• **Extrait**:

# # # #

L’immense majorité des linguistes vous le diront (les autres sont des menteurs) : l’accord du verbe avec un nom collectif est l’un des pires casse-tête que la langue française ait enfantés. Pour m'y être maintes fois cassé la mienne de tête, je peux témoigner de la difficulté de la chose. Pas étonnant, donc, que les mêmes linguistes se montrent la plupart du temps en désaccord sur cet accord à interprétation variable.
 
D’abord, qu’appelle-t-on un nom collectif ? Tout simplement, un nom au singulier qui désigne un ensemble d’individus ou d’objets. Bien singulier, me direz-vous. Et c’est justement là qu’est le hic. Le verbe qui suit le nom collectif doit-il s'accorder avec ce dernier, autrement dit s'écrire au singulier, ou au contraire, se mettre au pluriel pour la simple et sans doute bonne raison que ledit nom collectif met l'accent sur la pluralité ? 
J’ai longtemps fait partie de ces esprits cartésiens, voire étroits, n'ayons pas peur des maux, qui n’imaginaient pas un seul instant pouvoir unir un sujet singulier avec un verbe pluriel. Un tel attelage était inconcevable à mes yeux. Aujourd'hui, je l'avoue, j’avais tort. 

Le drame avec les noms collectifs, c’est qu’il en existe une multitude, que dis-je, une foultitude, une kyrielle, une infinité… D’une partie à la totalité, d’une dizaine à la majorité, d’un groupuscule à une armée, on les compte par centaines. Nuances et cas particuliers sont donc légion, ce qui ne concourt pas à éclaircir la compréhension de principes souvent accompagnés de frileuses mentions telles que « normalement », « en général », « en principe », « le plus souvent », « régulièrement » … Quoi de plus flou, en effet, que ces termes qui nous indiquent que c'est presque toujours... mais pas toujours ? Et comme à chaque fois que la règle flanche, c’est la logique qui est appelée à la rescousse. Encore faudrait-il que nous eussions la même.

# # # #

• **Matériel fourni**:
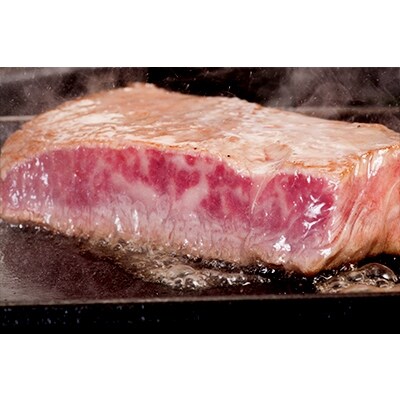 都城産宮崎牛(A5)ステーキBセット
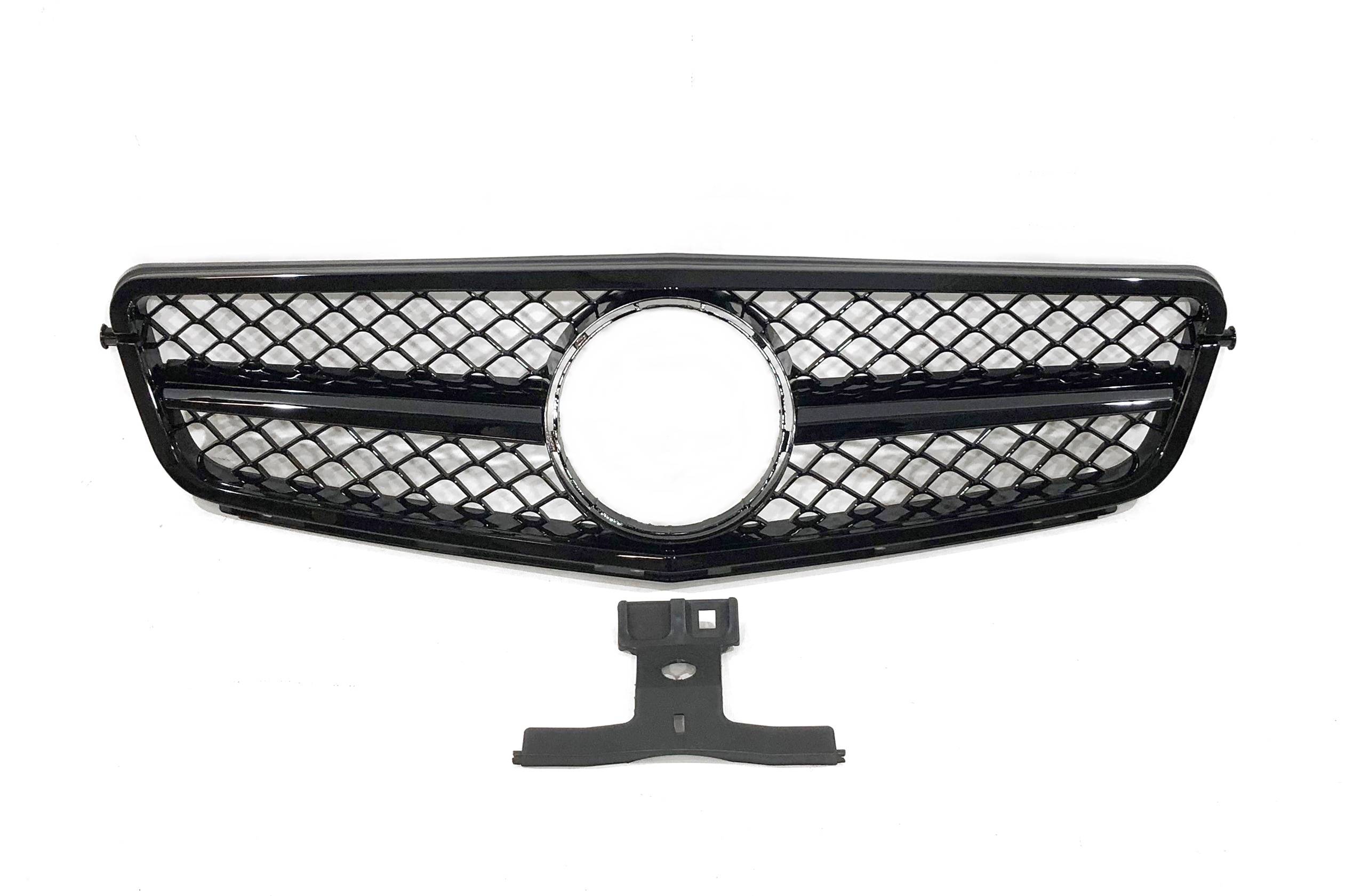 parrilla-mercedes-w204-2007-2014-look-amg-4.jpg Parrilla Mercedes Clase C W204 2007-2014 Look AMG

# # # #

• **Problèmes à résoudre**:
1. Dans l'extrait sur l'accord du verbe avec un nom collectif, recopiez le passage qui commence par « L’immense majorité des » et se termine par « à interprétation variable. ». Remplacez-y « linguistes » par « grammairiens ».
2. Rédigez la suite du texte sur l'accord du verbe avec les noms collectifs, en partant de sa dernière phrase.

• **Résultats de l'exercice**:
1.
L’immense majorité des grammairiens vous le diront (les autres sont des menteurs) : l’accord du verbe avec un nom collectif est l’un des pires casse-tête que la langue française ait enfantés. Pour m'y être maintes fois cassé la mienne de tête, je peux témoigner de la difficulté de la chose. Pas étonnant, donc, que les mêmes grammairiens se montrent la plupart du temps en désaccord sur cet accord à interprétation variable.

2.
Essayons tout de même de tracer quelques lignes directrices, car il en existe.  
— Les grammairiens avancent quasi groupés pour défendre l’idée que lorsque le nom collectif est employé seul, l’accord se fait « en général » avec ce dernier… , sauf si un complément du nom est sous-entendu. Notez que la chose n'est pas rare... 
— Ils nous disent également que l’accord avec le nom collectif est privilégié, mais pas imposé, quand il est précédé d’un article défini (la, le), d’un possessif (mon, ma, ton, ta, son, sa), d’un démonstratif (ce, cet, cette) ou d’un adjectif épithète. Dans ce cas, on estime que ces derniers renforcent l'importance du nom collectif dans la phrase. En revanche, l’accord au pluriel devient obligatoire quand le collectif est accompagné d’un attribut au pluriel. Exemple : une partie des participants sont des femmes.  
— Lorsque le collectif est précédé d’un article indéfini (un, une), l’accord peut se faire avec le collectif, et donc au singulier, si l’idée de la globalité prédomine, ou avec le complément si l’on veut insister sur la notion de pluralité. Exemples : « une foule de manifestants s’est introduite dans la préfecture » ou « une foule de manifestants se sont introduits dans la préfecture ». À vous de voir  ! Dans l'histoire, le seul qui n'a pas le choix, c'est le préfet.
— Autre principe : l’accord au pluriel est imposé après « la plupart », qu’il soit ou non accompagné d’un complément. Il est fortement préconisé avec « comme tant de », « quantité de », « nombre de », « un grand nombre de », « beaucoup de », « peu de », « trop de », « tant de », « bien des », « la majeure partie de ». 
— De nombreux grammairiens, tels que Grevisse, Girodet, Thomas ou Jouette, estiment qu’après « la majorité » ou « la minorité », l’accord se fait « généralement » au singulier (notez bien le « généralement »), en particulier si ces deux noms collectifs sont pris au sens strictement mathématique et expriment une quantité précise. Le pluriel est préféré dans le cas contraire, lorsqu’il s'agit d'une valeur approximative. Ce principe vaut pour les noms collectifs fractionnaires « moitié », « tiers », « quart » , etc.

Sommes-nous beaucoup plus avancés ? Pas vraiment, tant la subjectivité occupe une place déterminante dans le choix de l’accord. 
Doit-on dire : 
« Une infinité d’étoiles illumine le ciel » ou « une infinité d’étoiles illuminent le ciel » ? 
« Une grande partie des électeurs s’est mobilisée » ou « une grande partie des électeurs se sont mobilisés » ?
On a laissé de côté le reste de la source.